*Consignes*:
1. Dans quelle revue l'étude est-elle parue, selon l'article sur la perception des sons chez les bilingues ?
2. Prolongez l'article sur la perception des sons chez les bilingues au-delà de sa dernière phrase.

Krista Byers-Heinlein : « À notre avis, la configuration cérébrale des bilingues se modifie selon s’ils croient entendre l’anglais ou le français. »

À l’audition, quand un « p » est-il vraiment un « p » ou un « b », vraiment un « b »? D’après une nouvelle étude de Concordia, tout dépend de la manière dont vous l’entendez et, si vous êtes bilingue, de la langue que vous percevez.

De fait, dans un article paru dans la revue Cognition, Krista Byers-Heinlein et ses coauteurs soutiennent que les bilingues identifient la parole en fonction de l’idiome qu’ils croient entendre.

Par exemple, une personne dont la langue maternelle est l’anglais ne captera pas le son « p » comme le ferait un francophone de naissance. Il en va de même pour le son « b ». C’est que la prononciation varie d’une langue à l’autre, et ce, même quand une syllabe leur est commune. Cette réalité a servi de point de départ au projet de recherche.

« Les locuteurs francophones et anglophones perçoivent différemment le même son », explique Krista Byers-Heinlein, professeure agrégée de psychologie à la Faculté des arts et des sciences et titulaire de la chaire de recherche de l’Université Concordia sur le bilinguisme.

« Ainsi, certains sons ressemblent à un ‘‘b’’ pour un anglophone, tandis qu’ils résonnent comme un ‘‘p’’ pour un francophone, poursuit-elle. Ce mode de fonctionnement est commun à toutes les langues. Mais qu’en est-il pour les bilingues, qui sont légion de nos jours? Voilà la question que nous nous posions. »

Pour les besoins de sa recherche, la Pre Byers-Heinlein a recruté des étudiants bilingues inscrits à un programme de premier cycle du Département de psychologie de Concordia. Les chercheurs ont informé les sujets, placés devant un ordinateur, qu’ils entendraient un son émis en anglais ou en français. Ce son serait soit « pah », soit « bah » – autrement dit, des syllabes qui, prises hors contexte, sont pratiquement dénuées de sens.

« Elles auraient pu être en anglais ou en français, voire dans les deux langues ou aucune d’elles », souligne-t-elle.

Passer d’un filtre auditif à l’autre

Les chercheurs ont demandé aux sujets d’indiquer quel son ils entendaient en cliquant soit sur le « p », soit sur le « b ». Les sons transmis variaient, d’un « b » ou d’un « p » très clairs à des phonèmes se situant entre les deux.

Les chercheurs ont découvert que les sujets modifiaient leurs réponses en fonction de la langue qu’ils croyaient entendre. S’ils se faisaient dire que l’anglais était employé, ils étaient portés à sélectionner un son en particulier. Par contre, si on leur signalait que le français était utilisé, ils étaient enclins à choisir l’autre son. Pourtant, il s’agissait toujours du même phonème.

Menée parallèlement à l’Université de l’Arizona, une étude portant sur des bilingues anglais-espagnol est parvenue au même constat.

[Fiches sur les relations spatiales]
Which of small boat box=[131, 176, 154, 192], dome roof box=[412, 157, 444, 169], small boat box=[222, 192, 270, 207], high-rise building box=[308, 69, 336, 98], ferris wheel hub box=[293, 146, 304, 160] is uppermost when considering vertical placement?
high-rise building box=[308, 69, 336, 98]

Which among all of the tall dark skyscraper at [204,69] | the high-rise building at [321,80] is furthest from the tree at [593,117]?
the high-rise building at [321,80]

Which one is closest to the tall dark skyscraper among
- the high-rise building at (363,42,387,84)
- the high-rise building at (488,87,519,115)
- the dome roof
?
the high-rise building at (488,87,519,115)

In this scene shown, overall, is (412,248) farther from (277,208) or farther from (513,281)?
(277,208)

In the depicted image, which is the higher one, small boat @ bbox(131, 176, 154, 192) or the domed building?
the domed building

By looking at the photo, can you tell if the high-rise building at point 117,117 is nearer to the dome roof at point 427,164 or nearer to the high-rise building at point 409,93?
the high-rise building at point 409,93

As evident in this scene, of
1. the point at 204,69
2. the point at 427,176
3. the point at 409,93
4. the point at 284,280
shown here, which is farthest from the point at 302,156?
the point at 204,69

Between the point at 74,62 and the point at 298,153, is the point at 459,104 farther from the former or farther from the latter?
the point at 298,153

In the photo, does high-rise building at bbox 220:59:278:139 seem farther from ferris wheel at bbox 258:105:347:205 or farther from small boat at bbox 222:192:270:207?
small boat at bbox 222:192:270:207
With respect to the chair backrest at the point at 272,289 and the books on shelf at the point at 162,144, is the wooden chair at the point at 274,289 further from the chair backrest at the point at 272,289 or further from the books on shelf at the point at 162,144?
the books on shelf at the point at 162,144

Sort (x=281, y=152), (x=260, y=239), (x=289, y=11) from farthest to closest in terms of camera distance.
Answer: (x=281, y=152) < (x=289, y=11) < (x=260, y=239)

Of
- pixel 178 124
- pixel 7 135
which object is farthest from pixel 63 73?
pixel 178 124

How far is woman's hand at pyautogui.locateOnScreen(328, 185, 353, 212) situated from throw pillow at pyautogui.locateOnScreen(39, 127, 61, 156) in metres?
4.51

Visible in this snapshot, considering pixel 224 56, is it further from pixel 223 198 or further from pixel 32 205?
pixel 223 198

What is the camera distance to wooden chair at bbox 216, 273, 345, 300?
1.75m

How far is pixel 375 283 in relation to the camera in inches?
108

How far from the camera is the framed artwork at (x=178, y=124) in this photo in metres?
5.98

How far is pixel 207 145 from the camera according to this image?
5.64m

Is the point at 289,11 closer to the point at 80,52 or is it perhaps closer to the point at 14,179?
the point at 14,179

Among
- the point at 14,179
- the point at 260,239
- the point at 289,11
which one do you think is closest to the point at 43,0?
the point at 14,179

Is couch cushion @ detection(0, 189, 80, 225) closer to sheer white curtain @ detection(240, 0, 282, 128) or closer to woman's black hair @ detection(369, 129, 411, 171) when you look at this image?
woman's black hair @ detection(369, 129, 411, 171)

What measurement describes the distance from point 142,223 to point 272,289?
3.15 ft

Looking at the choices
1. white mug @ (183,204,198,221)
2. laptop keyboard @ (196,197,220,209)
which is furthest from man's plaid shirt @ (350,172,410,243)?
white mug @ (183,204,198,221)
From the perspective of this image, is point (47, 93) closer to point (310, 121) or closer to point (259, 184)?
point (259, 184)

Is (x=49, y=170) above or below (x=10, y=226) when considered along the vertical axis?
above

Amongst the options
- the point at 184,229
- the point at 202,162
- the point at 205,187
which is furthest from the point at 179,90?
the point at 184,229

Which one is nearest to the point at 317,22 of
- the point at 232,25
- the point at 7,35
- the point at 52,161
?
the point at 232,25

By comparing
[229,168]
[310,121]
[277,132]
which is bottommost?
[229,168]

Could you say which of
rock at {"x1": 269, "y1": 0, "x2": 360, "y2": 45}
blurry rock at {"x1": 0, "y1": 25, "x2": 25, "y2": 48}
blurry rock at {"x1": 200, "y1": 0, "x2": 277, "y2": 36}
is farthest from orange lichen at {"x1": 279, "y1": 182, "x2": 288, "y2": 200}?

*Réponses*:
1. Dans la revue Cognition.

2.
« À notre avis, la configuration cérébrale des bilingues se modifie quelque peu selon s’ils croient entendre l’anglais ou le français, affirme Krista Byers-Heinlein. On croirait presque qu’ils possèdent un paramètre programmable... Par exemple, la configuration anglaise s’activerait à l’écoute d’un son dans la langue de Shakespeare et le filtrerait au moyen d’une “oreille anglophone”. De même, la configuration française s’activerait à l’écoute d’un son dans la langue de Molière et le filtrerait au moyen d’une “oreille francophone”. En outre, nous pensons que les bilingues sont aptes à commuter très rapidement d’une configuration à l’autre. »

La Pre Byers-Heinlein fait remarquer que les sujets évalués étaient parfaitement bilingues et qu’ils passaient facilement d’une « oreille » à l’autre. Selon elle, les bilingues développent cette habileté avec le temps. Par contre, des étudiants moins performants, ou n’ayant acquis que récemment une deuxième langue, ne posséderaient pas cette capacité de commutation.

Krista Byers-Heinlein avoue avoir été étonnée par l’aptitude du cerveau humain à identifier si rapidement un idiome et à passer tout aussi vite d’un filtre linguistique à l’autre.

« Il n’y a rien à faire pour y arriver, précise-t-elle. Le sujet qui maîtrise de mieux en mieux une nouvelle langue n’a pas d’efforts particuliers à déployer pour modifier son écoute de telle ou telle façon. Son cerveau le fait automatiquement – ce qui est plutôt chouette! »

La présente étude a bénéficié du soutien financier du Conseil de recherches en sciences naturelles et en génie du Canada ainsi que de la Graduate Diversity Fellowship (« bourse d’études supérieures en diversité ») de l’Université de l’Arizona.


Lisez le compte rendu intégral de l’étude :
How bilinguals perceive speech depends on which language they think they’re hearing (« la perception de la langue par les bilingues est fonction de l’idiome qu’elle croit entendre »).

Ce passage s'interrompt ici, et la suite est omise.